When you pray in worship, someone else is saying, "Let us pray...". You're not doing your own thing, you're choosing to join others. You-all are not doing it according to some pattern cooked up the night before, but according to a pattern developed over thousands of years, in a direct line from the public prayers of the people we read about in the Bible. (This was also true of the ancient Hebrews -- their greatest prayers are in their worship writings, the Psalms.)
And how did all those people over all those years develop it? They gathered to hear the Word and to do the acts that the Lord had set down for them. They heard, felt, saw, smelled, tasted, and sang God's love. The Spirit knit them together, as in a quilt or tapestry. And they responded in prayer. Their public prayers taught them a lot about what private prayers were about. In public :
- they prayed when they didn't feel like it;
- they prayed when they didn't want to;
- they prayed when they'd really rather do something else;
- they prayed when they had trouble concentrating on it;
- they prayed when they weren't ready to do it;
- they prayed the Bible by basing their liturgies and readings on the Scriptures;
- they prayed for and with those they were in conflict with;
- they prayed about people and matters that they wouldn't have otherwise thought to pray for or would have forgotten to pray for.
(Well, much of the time they did.)
Sounds like they needed a lot of discipline to pull it off. Right! They learned the basic disciplines of prayer in worship services. They learned that others are praying with them about the concerns they shared. And they discovered that there is great spiritual power when Christ's followers pray together with unity of purpose (or 'in agreement'). From praying together, they learned that it was something far grander than the prayers of any one person. In prayer on their own, they learned that it can be as small as two -- you and God -- and that prayer fails to be truly yours when you aren't intimately involved. The lessons of community prayer feed back into private prayer, and the lessons of private prayer feed back into the community. That way, prayer lives as a whole, much as it was in the Psalms.
Starter Lessons in Prayer
More on prayer and the art of praying:
A 'YES' TO GOD
Real prayer comes not from gritting our teeth, but from falling in love.

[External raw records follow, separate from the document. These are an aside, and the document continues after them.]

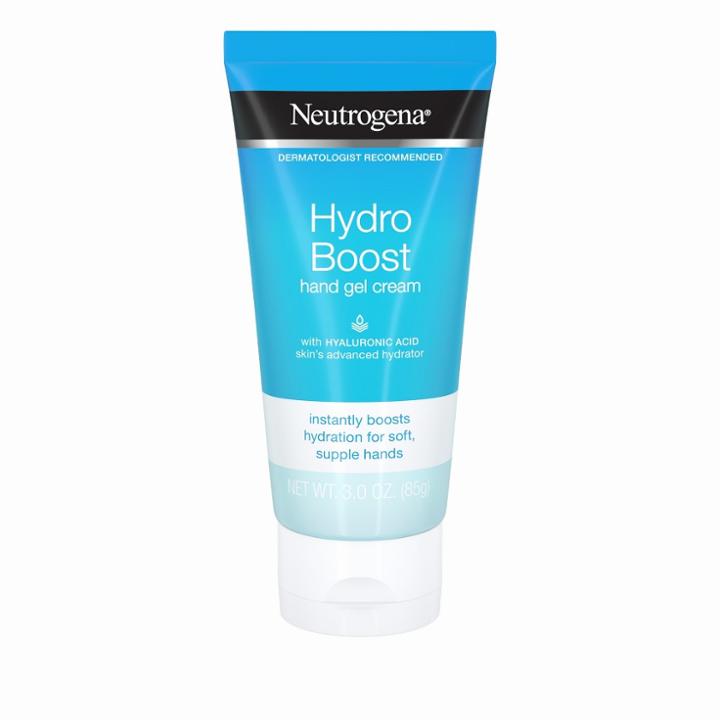Neutrogena Hydro Boost Hydrating Hand Gel Cream With Hyaluronic Acid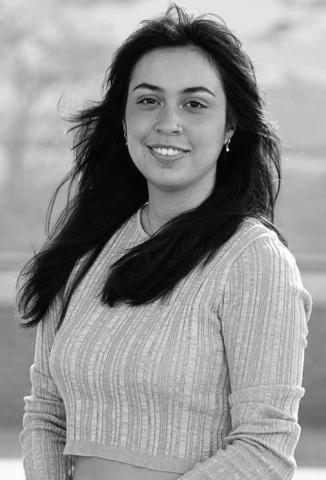 VERA SUE SPENCER AWARD WINNER - Marisela Jimenez, a South Plains College criminal justice major from Lubbock, received the 2024 Vera Sue Spencer Award during the Fall 2024 commencement ceremony on Dec. 13 in the Texan Dome. (SPC Photo/Adrian Mellberg)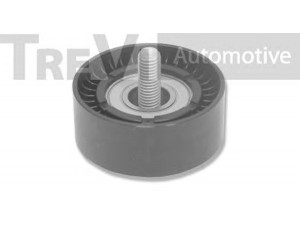 TREVI AUTOMOTIVE TA1860 kreipiantysis skriemulys, V formos rumbuotas diržas 
 Diržinė pavara -> V formos rumbuotas diržas/komplektas -> Laisvasis/kreipiamasis skriemulys
022145276C, 022145933T, 022145276C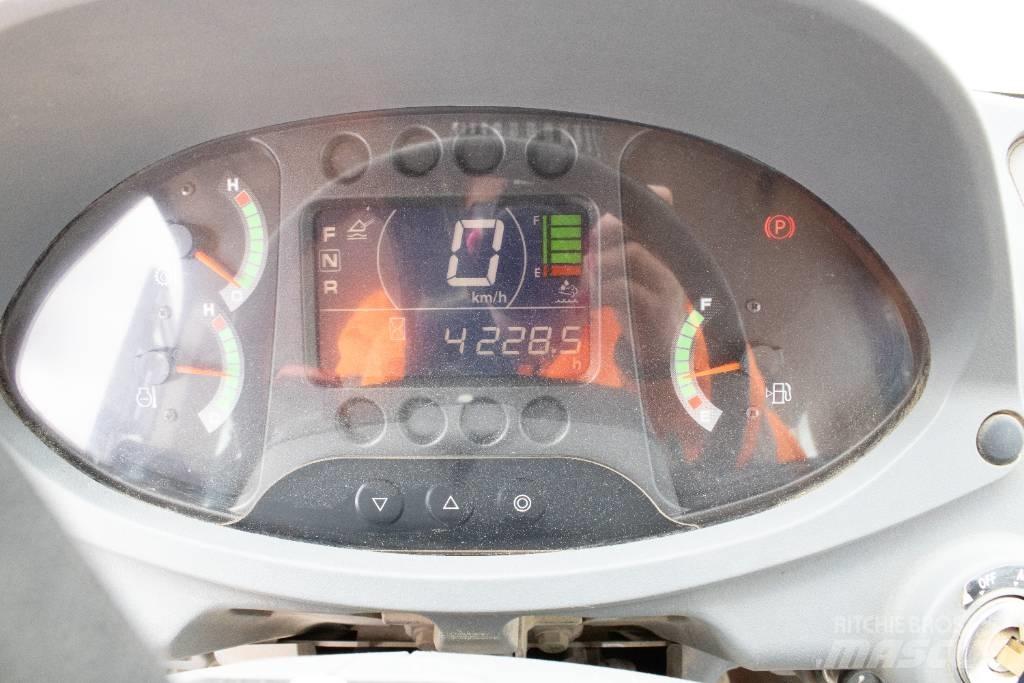 Hitachi ZW150-6 Kolesni nakladalci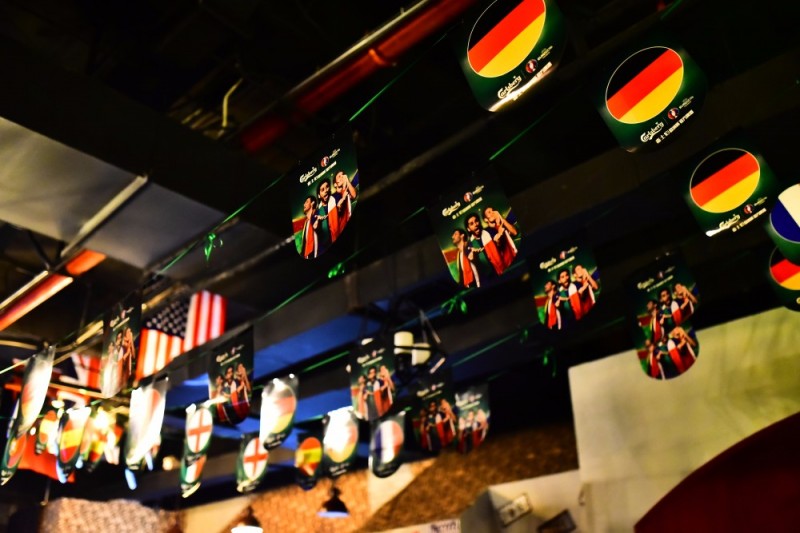 上海欧洲杯十大看球酒吧,欧洲杯酒吧看球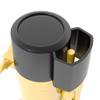 Tenor Axophone End Plug Sax Saxophone Cap Replace Part Practical Stopper Durable Stable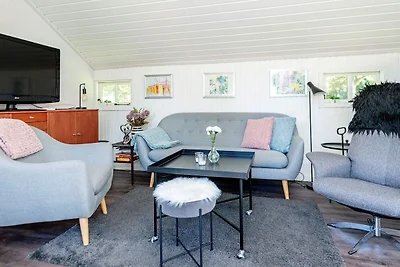 4 Personen Ferienhaus in Hovborg-By Traum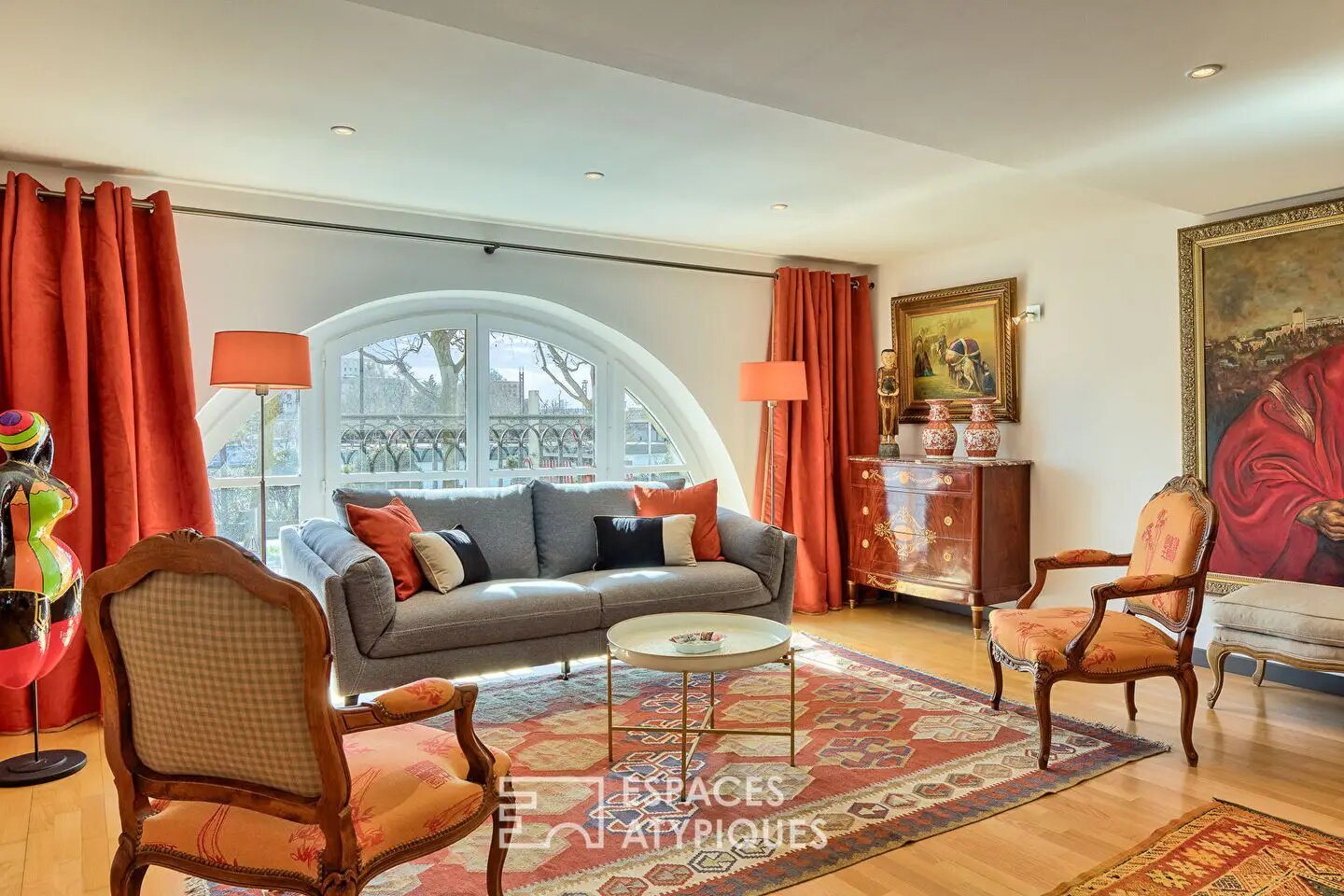 Appartement à vendre, 116m², Rouen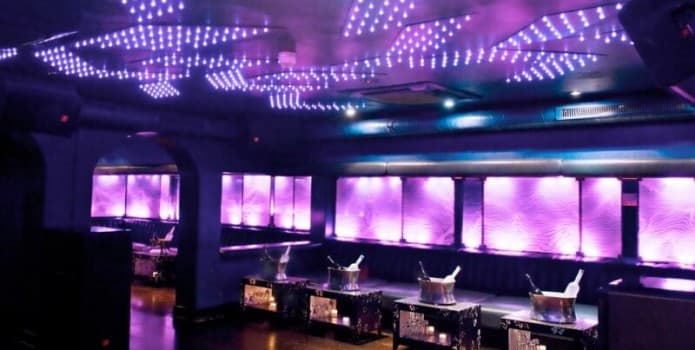 BOUJIS CLUB LONDON GUESTLIST - photo 1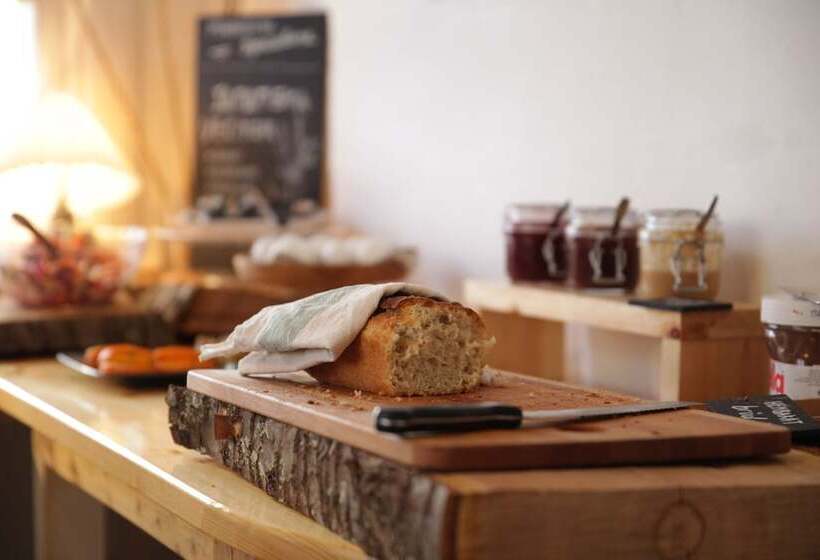 Mormors Bakeri  Bed & Breakfast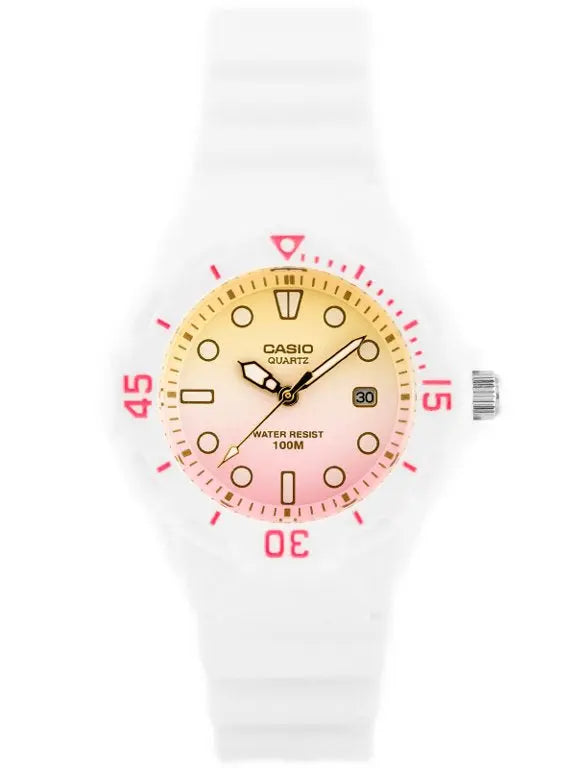 ZEGAREK DAMSKI CASIO LRW-200H 4E2V (zd557g) + BOX ZEGAREK DAMSKI CASIO LRW-200H 4E2V (zd557g) + BOX - Lorence 4549526125713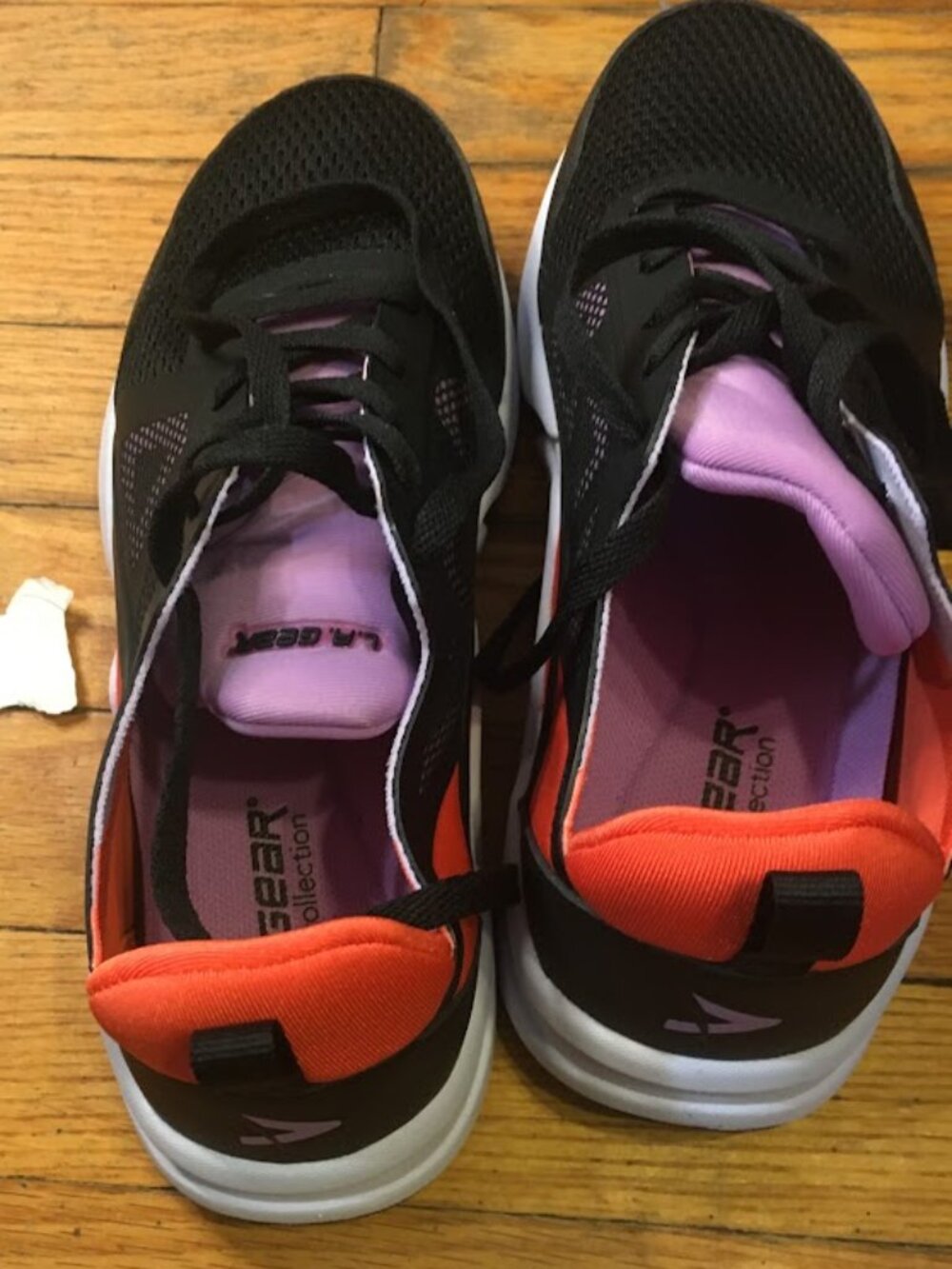 L.A. Gear Shoes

No matter how good the devotional method or strategy is, if it
does not rely on God, it will fail. Prayer is meant to be a 'yes' to a God who has already said 'yes' to us. If you pray with the core of your being and surrender to the Lord, you will get the power to carry out what God wants of you, because you will be doing what God wants you to do, and God has promised to help. You yearn for what is spiritual because God loves you. The Spirit opens you to that love so you hear the Word's call for a response of love. The response is that we yield our selves to the One calling to us. Prayer, spiritual devotions, service and worship are sides or facets of that response. The most important thing to remember is that it's not about you, nor prayer or worship or learning or bearing witness or 'spirituality'. It's about God.